__Work instruction__: Retype exactly the lines below, starting with the line that contains "Sad Engagement (Immortal" and ending with the last line; leave out any pictures.

Image-text web data:
_ _ _ _ _ _ _

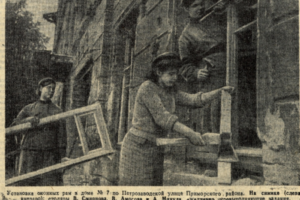 Как восстанавливали Приморский район Ленинграда после блокады — в письме советских граждан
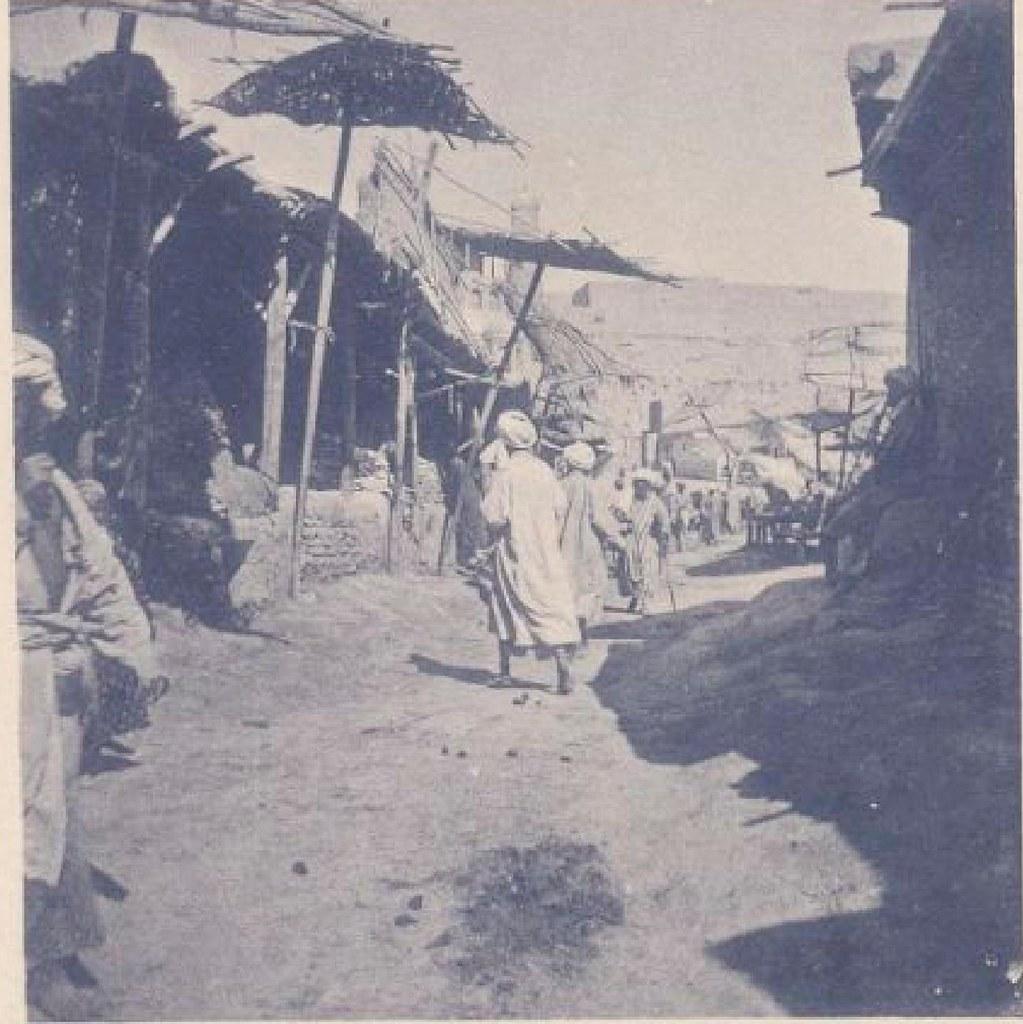 08. Бухара. Базар. 20 мая 1898 года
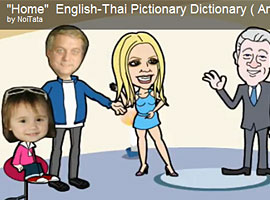 video Thai Picture Dictionary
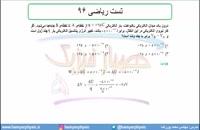 جلسه 63 فیزیک یازدهم - پتانسیل الکتریکی 11 و تست ریاضی 96 - مدرس محمد پوررضا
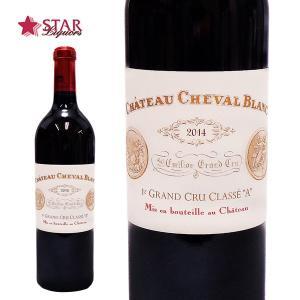 母の日 2018  プレゼント ワイン シャトー シュヴァル ブラン 2014 赤ワイン 750ml フランスワイン ボルドー サンテミリオン フランス赤ワイン 父の日...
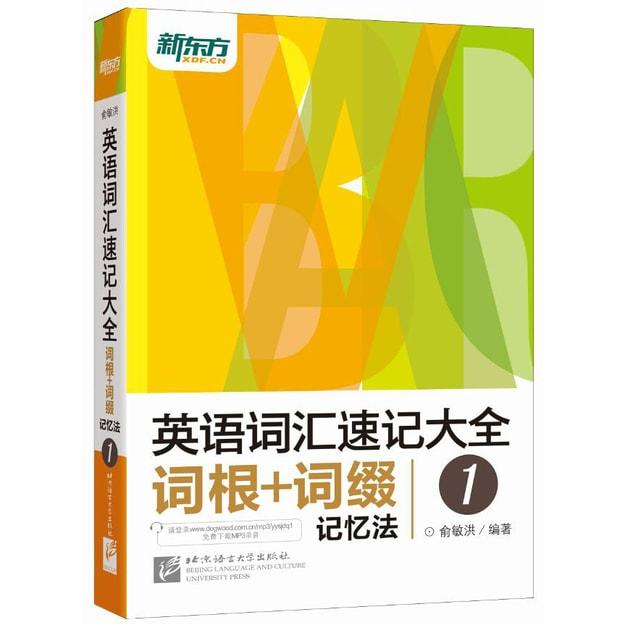商品详情 - 新东方 英语词汇速记大全1:词根+词缀记忆法(免费下载mp3) - image  0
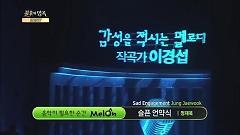 Sad Engagement (Immortal Songs 2) - Jung Jae Wook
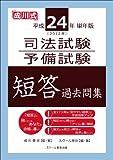 平成24年(2012年)単年版司法試験・予備試験短答過去問集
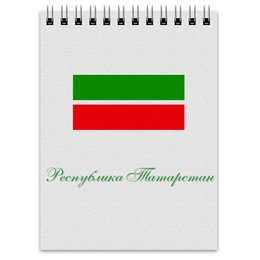 "Блокнот ""Республика Татарстан"" - флаг, казань, татарстан, татары, флаг татарстана"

_ _ _ _ _ _ _

__Task output__:
 Sad Engagement (Immortal Songs 2) - Jung Jae Wook
 平成24年(2012年)単年版司法試験・予備試験短答過去問集
 "Блокнот ""Республика Татарстан"" - флаг, казань, татарстан, татары, флаг татарстана"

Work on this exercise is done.